WHAT YOU HAVE TO DO
Rewrite the data from the line with "How distant is" to the line with "3387 millimetres" as a two-column CSV with the header input,output: one row for each text with its answer, each in its own quoted field. Replace any line breaks inside a field with spaces.

INPUT RECORDS
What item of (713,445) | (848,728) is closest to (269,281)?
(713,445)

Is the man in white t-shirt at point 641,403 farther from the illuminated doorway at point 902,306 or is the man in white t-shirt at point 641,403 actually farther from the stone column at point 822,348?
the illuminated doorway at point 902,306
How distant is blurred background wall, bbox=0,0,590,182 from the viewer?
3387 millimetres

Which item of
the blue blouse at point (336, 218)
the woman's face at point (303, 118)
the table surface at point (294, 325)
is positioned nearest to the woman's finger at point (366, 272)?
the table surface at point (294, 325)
---
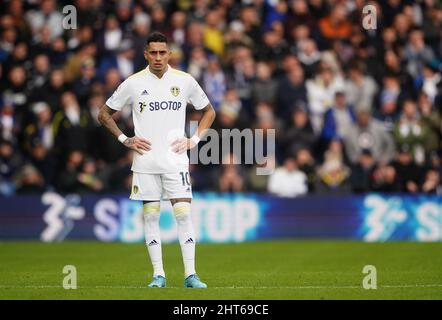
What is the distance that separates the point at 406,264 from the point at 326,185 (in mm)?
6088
...
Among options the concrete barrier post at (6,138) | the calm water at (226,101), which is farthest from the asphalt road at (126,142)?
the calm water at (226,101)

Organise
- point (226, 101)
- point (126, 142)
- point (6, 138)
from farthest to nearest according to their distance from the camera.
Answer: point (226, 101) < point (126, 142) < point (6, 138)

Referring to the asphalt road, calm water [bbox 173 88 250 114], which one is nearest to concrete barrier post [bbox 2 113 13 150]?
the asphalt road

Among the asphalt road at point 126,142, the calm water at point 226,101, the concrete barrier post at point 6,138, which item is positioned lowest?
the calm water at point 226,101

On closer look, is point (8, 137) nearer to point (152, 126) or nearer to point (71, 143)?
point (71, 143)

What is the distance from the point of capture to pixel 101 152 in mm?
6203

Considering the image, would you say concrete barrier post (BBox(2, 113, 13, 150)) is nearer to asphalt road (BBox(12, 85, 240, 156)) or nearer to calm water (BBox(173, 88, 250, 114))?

RESULT
input,output
"How distant is blurred background wall, bbox=0,0,590,182 from the viewer?","3387 millimetres"